Opinion: Good, bad and ambiguous in new voting system

(Heather Leiphart/News Herald via AP)

Combined ShapeCaption
(Heather Leiphart/News Herald via AP)

Although I’m pleased the Georgia General Assembly acted quickly this session to address flaws in our current voting equipment, I remain concerned that, overall, our state has chosen the less-secure, more-cumbersome, costly option and that too many details — essential for election security and voter confidence — are still undefined.

First, let’s review what’s right about HB 316 and what Georgia gained. It requires: pre-certification election audits to validate initial outcomes; “voting in absolute secrecy;” that voting equipment produce a paper record in a format readable by humans, and that equipment will “mark correctly and accurately.” I’m also pleased that voter education is part of this bill, in the albeit very modest stipulation that poll workers post signs reminding voters to read, review, and verify paper printouts before casting their final votes.

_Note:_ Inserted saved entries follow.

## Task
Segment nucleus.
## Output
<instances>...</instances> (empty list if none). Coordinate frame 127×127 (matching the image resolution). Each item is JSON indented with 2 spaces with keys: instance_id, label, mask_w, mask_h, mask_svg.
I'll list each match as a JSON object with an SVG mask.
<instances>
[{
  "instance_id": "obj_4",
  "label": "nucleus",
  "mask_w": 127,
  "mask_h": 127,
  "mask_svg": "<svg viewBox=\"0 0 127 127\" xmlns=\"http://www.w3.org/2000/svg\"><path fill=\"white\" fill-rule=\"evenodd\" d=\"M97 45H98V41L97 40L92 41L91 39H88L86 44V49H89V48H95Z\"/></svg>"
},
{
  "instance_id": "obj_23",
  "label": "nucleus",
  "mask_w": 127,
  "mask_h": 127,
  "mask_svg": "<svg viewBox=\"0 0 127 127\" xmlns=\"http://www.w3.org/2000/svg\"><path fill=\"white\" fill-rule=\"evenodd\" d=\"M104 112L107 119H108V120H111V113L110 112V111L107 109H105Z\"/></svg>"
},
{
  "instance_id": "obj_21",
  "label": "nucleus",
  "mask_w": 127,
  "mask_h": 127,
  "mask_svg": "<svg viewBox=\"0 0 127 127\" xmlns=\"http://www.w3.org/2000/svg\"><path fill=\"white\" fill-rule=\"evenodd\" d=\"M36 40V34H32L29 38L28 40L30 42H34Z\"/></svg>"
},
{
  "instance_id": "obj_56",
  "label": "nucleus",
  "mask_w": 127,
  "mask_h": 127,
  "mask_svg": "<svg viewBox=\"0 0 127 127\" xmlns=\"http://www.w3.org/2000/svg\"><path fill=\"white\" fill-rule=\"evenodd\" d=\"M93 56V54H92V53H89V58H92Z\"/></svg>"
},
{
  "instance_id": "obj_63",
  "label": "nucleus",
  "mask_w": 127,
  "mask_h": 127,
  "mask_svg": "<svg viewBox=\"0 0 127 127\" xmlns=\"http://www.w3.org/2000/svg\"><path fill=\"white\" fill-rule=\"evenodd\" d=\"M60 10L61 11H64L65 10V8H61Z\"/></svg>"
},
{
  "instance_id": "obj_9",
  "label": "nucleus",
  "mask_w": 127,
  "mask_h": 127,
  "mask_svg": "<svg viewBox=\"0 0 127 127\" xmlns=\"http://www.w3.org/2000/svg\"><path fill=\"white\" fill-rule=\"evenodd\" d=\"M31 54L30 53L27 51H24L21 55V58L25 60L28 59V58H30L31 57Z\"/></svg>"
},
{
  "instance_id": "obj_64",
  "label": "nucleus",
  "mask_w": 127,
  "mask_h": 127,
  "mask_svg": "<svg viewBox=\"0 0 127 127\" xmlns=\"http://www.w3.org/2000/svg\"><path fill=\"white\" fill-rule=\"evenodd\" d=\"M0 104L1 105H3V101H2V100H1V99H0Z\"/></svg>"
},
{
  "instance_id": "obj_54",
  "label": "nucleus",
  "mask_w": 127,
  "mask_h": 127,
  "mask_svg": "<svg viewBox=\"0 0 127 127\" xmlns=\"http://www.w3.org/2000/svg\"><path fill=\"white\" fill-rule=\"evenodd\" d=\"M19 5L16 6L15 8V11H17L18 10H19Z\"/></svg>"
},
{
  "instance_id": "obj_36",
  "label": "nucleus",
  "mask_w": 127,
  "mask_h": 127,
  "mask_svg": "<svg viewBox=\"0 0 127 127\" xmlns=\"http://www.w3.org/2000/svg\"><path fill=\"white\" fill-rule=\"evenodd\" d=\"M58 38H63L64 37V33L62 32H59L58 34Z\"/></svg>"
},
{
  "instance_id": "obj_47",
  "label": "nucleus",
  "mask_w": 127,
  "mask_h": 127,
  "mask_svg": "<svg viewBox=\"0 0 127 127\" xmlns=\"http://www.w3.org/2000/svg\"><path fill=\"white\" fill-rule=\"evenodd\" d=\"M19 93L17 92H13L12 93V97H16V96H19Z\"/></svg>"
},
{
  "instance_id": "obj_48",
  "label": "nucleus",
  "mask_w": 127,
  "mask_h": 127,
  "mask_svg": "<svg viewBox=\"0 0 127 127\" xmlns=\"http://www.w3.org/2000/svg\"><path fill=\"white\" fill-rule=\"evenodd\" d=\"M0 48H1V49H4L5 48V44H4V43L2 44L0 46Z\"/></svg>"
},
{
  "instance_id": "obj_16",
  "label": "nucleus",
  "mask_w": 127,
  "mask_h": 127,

What’s bad about HB 316 is what it could have accomplished but did not: human-readable, hand-marked paper ballots — by far the most cost-effective and cybersecure method of voting. Instead, it establishes a system where electronic ballot markers (EBMs) are used to generate a paper receipt of voter selections — rather than a hand, holding a pen to paper. Overwhelmingly, citizens, computer scientists, cybersecurity experts, and nonpartisan groups recommended and requested hand-marked paper ballots in Georgia over any other method. I am baffled as to why state lawmakers repeatedly ignored such an overwhelming cry.

Further, the new law states that ballots “marked by and printed by EBM” will be the “official record” for recounts and audits. This is concerning because an EBM may have been tampered with and may produce an incorrect paper record. Studies and observations have shown that many voters are not willing, or not able, to verify the paper records printed by EBM. Consequently, incorrect paper records due to system errors or cyberattacks are not excluded from the official tally, audit or recount, and hence the integrity of the election is compromised. The law should establish a better, fail-safe method to preserve election integrity. Hand-marked paper ballots should be used as the “official record.” They provide an auditable paper trail of votes that cannot be tampered by any cyberattack.

Finally, what is all too important — but seemingly overlooked — are the ambiguities of HB 316. How will pre-certification audits be performed? It’s up to the State Election Board to determine that. What are the cybersecurity and maintenance requirements for equipment? What are the requirements for maintaining the cybersecurity of our voter registration database? This, too, is undefined.

Also concerning, there is no mention in the law or any indication that Georgia will lease, rather than buy, its voting equipment. Leasing was a popular recommendation that emerged from the SAFE Commission, but I fear the idea was forgotten.

I still see a lack of understanding about cybersecurity in this discourse. Frequent news about organizations falling victim to cyberattacks should make it abundantly clear that no system is ever secure. Even when not directly connected to the Internet, a system still can be attacked. For example, the Stuxnet virus infected an Iranian nuclear facility with malware that was introduced into the system via USB or memory card. Therefore, to claim, “our voting machines are not connected to the Internet, and therefore secure” is preposterous. To also say, “Our voting machines have not been attacked yet, and are therefore secure” is unreasonable. No one would believe their home is secure because it has not been burglarized yet.

As part of a cybersecurity research community that works regularly with the Defense Department and global organizations, I am able to study many forms of cyberattack. New attacks are continuously discovered while “hardened systems” are proven to be flawed. This is why I remain an advocate for a hand-marked, paper ballot-based voting system, which guarantees that cyberattacks cannot alter votes.

In summary, we still do not have a secure voting system. Georgia must not presume that a new bill means new voting equipment will be fail-safe. Lawmakers, poll workers, and citizens must become more educated about the methods of attack and more vigilant to protect the cyber-integrity of our election equipment – today, tomorrow, and every year hereafter.

Wenke Lee, Ph.D., is a professor of computer science and co-executive director of the Institute for Information Security and Privacy at the Georgia Institute of Technology. He has published nearly 150 cybersecurity research papers and is a Fellow of the Association of Computer Machinery (ACM).